These early deployments will use field programmable chipsets, rather than the more sophisticated chipsets, called ASICs, due next year. As a result, these campus deployments won't be fully mobile - supporting two-way video streams between the network and a car, for example.
Most of these trials will have as many as four or five base stations and users will connect via PCMCIA cards in laptops, West says. "A lot of people are real enthusiastic about having an 'Internet anywhere' experience," he says.
The big pictureWest sounds almost utopian as he explains the big picture of what all this will mean. WiMax-based 4G networks will make possible pervasive, immediate, visual interactions that he believes will make for a better, and more humane, world. "It's hard to stay mad at people when you're in close communications with each other," he says. A mobile WiMax network, with the bandwidth to support voice and video, will make such closeness possible, he says.
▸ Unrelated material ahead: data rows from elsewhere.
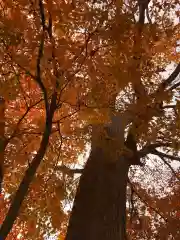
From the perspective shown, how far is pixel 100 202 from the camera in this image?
559 centimetres

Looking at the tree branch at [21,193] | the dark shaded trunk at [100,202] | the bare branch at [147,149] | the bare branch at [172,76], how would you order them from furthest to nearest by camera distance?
the bare branch at [147,149] → the bare branch at [172,76] → the dark shaded trunk at [100,202] → the tree branch at [21,193]

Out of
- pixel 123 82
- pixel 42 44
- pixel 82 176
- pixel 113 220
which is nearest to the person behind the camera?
pixel 42 44

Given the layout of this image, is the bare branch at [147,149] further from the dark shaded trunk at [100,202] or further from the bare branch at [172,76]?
the bare branch at [172,76]

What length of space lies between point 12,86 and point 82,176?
3.08 m

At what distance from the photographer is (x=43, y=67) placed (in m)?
3.29

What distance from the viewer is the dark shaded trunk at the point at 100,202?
17.5 feet

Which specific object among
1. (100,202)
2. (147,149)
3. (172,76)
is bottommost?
(100,202)

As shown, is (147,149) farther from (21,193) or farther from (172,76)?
(21,193)

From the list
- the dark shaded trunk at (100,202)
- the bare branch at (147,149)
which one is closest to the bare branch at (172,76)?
the bare branch at (147,149)

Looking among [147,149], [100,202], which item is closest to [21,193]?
[100,202]

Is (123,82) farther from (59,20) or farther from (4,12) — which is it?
(4,12)

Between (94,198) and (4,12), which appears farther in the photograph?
(94,198)

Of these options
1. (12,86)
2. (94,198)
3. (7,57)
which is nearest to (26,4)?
(7,57)

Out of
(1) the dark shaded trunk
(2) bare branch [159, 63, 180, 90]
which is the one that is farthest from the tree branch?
(2) bare branch [159, 63, 180, 90]
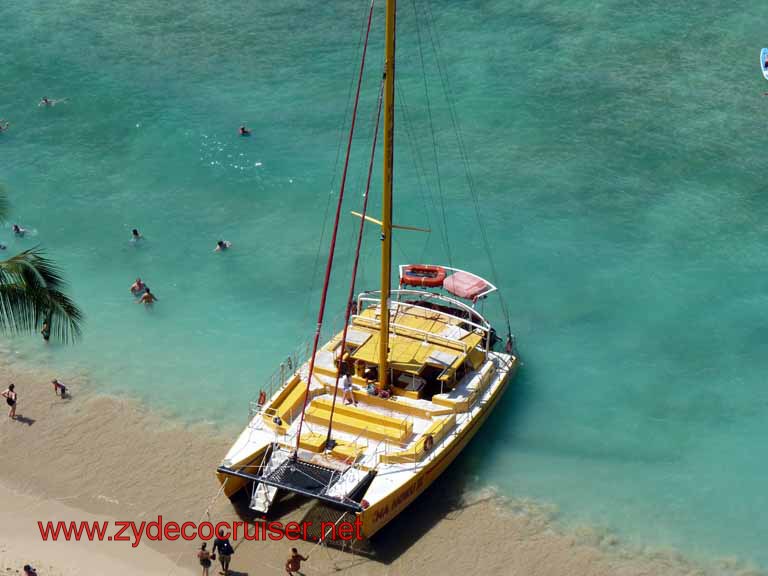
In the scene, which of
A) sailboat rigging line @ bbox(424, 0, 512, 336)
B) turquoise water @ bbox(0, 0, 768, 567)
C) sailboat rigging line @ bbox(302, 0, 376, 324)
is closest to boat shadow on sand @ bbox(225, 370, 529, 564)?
turquoise water @ bbox(0, 0, 768, 567)

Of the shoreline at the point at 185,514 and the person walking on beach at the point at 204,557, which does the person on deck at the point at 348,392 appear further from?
the person walking on beach at the point at 204,557

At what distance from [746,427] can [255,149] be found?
27.7m

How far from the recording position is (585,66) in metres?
53.9

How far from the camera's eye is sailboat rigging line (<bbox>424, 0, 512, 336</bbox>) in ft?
134

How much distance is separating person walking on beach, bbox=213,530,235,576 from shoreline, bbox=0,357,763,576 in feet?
1.26

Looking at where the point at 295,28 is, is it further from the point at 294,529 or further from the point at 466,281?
the point at 294,529

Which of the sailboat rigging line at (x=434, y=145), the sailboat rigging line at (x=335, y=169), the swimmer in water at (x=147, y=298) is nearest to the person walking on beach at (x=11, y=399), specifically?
the swimmer in water at (x=147, y=298)

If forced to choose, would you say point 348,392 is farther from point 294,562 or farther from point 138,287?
point 138,287

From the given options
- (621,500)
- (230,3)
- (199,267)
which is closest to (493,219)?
(199,267)

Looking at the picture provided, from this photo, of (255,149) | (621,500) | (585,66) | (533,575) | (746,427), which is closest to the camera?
(533,575)

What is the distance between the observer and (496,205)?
4500 centimetres

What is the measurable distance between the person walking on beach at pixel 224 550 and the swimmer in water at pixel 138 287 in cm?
1589

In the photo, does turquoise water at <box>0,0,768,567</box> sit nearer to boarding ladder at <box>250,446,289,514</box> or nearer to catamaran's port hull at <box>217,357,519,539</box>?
catamaran's port hull at <box>217,357,519,539</box>

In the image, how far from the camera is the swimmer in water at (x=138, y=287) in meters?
40.4
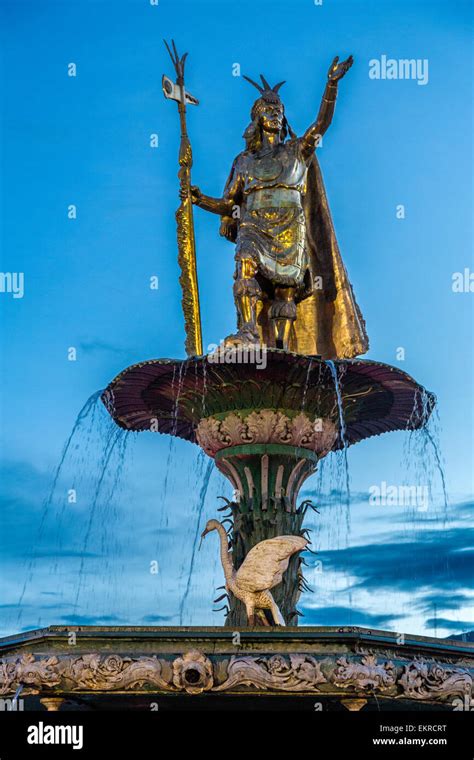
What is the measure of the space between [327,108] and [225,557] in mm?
8623

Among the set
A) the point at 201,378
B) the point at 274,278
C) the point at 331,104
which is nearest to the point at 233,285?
the point at 274,278

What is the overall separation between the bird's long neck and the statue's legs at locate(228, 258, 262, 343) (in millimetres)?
4447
He describes a not-too-distant future in which his daughter can set up a small digital camera and a companion, compact flat screen so he can view his granddaughter's recital in real time. "I can literally be there with her," he says.
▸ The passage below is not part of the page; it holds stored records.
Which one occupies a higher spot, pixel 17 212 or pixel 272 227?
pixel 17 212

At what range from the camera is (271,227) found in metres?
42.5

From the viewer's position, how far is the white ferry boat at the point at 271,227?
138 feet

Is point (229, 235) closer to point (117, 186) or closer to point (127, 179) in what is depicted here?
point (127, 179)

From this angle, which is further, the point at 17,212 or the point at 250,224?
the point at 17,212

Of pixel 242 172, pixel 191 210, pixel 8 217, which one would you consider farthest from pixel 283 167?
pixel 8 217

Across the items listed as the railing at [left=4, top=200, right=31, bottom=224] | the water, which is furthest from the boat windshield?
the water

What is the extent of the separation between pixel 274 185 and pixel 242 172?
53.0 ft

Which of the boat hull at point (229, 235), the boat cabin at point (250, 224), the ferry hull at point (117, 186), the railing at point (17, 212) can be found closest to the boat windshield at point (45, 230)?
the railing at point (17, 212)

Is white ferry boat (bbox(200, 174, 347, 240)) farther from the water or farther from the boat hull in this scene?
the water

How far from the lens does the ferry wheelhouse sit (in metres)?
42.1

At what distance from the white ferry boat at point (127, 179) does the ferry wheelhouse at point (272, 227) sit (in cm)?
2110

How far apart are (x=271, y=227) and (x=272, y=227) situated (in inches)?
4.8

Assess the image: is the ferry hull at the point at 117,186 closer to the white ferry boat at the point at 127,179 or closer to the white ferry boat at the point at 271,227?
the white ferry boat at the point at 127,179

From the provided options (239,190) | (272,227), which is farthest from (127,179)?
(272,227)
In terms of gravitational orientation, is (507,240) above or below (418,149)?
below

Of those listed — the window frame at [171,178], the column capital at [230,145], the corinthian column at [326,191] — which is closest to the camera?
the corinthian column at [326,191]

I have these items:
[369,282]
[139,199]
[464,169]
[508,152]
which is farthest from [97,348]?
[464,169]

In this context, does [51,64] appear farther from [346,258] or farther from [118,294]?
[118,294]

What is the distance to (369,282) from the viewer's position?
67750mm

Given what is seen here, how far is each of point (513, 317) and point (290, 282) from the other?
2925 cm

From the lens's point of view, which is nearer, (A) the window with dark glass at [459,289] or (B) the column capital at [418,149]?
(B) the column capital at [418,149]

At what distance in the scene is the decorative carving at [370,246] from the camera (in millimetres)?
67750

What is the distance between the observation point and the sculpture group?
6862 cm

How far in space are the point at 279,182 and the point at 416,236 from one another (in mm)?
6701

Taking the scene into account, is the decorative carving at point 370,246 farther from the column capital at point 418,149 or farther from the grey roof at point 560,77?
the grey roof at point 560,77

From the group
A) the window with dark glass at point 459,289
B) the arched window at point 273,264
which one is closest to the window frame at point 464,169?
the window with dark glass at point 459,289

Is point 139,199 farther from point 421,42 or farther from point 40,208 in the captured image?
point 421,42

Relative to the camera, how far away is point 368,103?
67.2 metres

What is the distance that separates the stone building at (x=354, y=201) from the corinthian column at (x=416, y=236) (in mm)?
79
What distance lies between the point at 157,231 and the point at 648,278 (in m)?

But there's nothing sentimental in his analysis of the challenges facing Sprint in its plan to create a nationwide mobile WiMax net.
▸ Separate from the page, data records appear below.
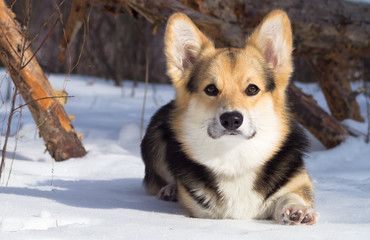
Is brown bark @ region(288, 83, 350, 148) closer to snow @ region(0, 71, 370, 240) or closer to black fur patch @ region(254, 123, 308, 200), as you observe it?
snow @ region(0, 71, 370, 240)

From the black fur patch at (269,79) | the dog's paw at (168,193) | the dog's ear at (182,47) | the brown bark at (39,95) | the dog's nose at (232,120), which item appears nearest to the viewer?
the dog's nose at (232,120)

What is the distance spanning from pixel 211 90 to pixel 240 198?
682 millimetres

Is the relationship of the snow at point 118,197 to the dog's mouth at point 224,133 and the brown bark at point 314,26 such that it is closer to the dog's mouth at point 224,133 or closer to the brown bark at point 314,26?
the dog's mouth at point 224,133

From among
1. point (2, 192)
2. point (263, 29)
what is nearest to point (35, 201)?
point (2, 192)

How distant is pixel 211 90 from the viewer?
127 inches

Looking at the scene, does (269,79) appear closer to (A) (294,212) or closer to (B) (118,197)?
(A) (294,212)

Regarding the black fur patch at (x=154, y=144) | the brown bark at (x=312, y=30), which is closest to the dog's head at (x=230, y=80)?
the black fur patch at (x=154, y=144)

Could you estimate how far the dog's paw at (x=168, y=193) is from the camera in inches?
155

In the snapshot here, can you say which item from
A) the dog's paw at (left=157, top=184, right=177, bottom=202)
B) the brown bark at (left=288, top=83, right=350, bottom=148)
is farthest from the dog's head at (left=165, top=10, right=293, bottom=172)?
Answer: the brown bark at (left=288, top=83, right=350, bottom=148)

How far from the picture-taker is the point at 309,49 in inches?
231

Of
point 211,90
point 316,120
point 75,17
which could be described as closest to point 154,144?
point 211,90

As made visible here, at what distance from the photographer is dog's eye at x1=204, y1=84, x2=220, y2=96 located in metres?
3.19

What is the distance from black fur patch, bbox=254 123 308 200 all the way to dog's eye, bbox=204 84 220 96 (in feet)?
1.80

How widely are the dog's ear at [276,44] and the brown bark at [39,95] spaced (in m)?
A: 1.91
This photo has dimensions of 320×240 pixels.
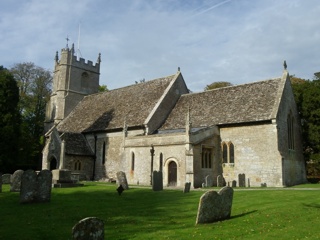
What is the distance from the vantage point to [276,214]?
1077 centimetres

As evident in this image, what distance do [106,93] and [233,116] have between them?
63.1ft

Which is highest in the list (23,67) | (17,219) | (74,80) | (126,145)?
(23,67)

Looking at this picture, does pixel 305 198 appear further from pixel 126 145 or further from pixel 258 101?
pixel 126 145

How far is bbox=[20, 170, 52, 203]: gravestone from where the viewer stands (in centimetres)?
1486

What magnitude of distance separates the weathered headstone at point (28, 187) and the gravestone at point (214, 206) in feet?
28.4

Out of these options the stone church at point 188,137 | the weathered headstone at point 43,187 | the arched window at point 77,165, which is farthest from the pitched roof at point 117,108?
the weathered headstone at point 43,187

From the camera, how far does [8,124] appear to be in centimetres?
3328

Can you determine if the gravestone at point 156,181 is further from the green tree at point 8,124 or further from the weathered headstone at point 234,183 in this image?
the green tree at point 8,124

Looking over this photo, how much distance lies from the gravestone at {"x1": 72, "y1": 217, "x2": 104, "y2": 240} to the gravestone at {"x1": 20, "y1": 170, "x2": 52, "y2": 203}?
926cm

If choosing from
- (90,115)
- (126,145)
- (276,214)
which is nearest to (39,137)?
(90,115)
"WiMax creates a 10-fold improvement in the price-per-bit," he says. "That is made possible by the fact it uses a wider channel."
West says that CDMA networks today use a 1.25-MHz channel, which under optimal conditions can deliver 4 bits per hertz, or about 5Mbit/s at the base station. By contrast, WiMax uses a 10-MHz channel, with a total of 40Mbit/s.
And WiMax chips benefit from the economies of price/performance known as Moore's Law, compared to the older Code Division Multiple Access (CDMA) technology. The result: WiMax is one-tenth the cost per bit of CDMA. "It's as simple as that," West says. "It's physics."
Sprint's plan is to have 100,000 points of presence enabled with WiMax service by the end of 2008. The network will be an overlay on the company's existing CDMA EV-DO 1x cellular net. Subscribers will be able to use either network, depending on coverage and services, through network cards and eventually through integrated wireless interfaces, West says.
A related development will be interfaces that combine both 802.11 wireless LAN and 802.16e mobile WiMax chips. "These combined chipsets will be common," he says.
Sprint's subscribers will be using indoor access radios to connect to the WiMax net. The intent is to make this connection extremely simple to use, he says. Initially, a lot of users of the Sprint network will connect via PCMCIA cards with mobile WiMax chipsets. Because West thinks the availability of truly pervasive multi-megabit wireless Internet will be a powerful attraction, part of his time is spent talking to consumer electronics companies, including Sprint's WiMax partners Motorola and Samsung, persuading them to integrate WiMax into their devices.
"This isn't about a data net being used by [relatively] few devices," he says. "We talked to one consumer electronics company about putting WiMax in a TV set, and with another about putting it in printers. Once you do that, you can then deliver other services over that [WiMax] network."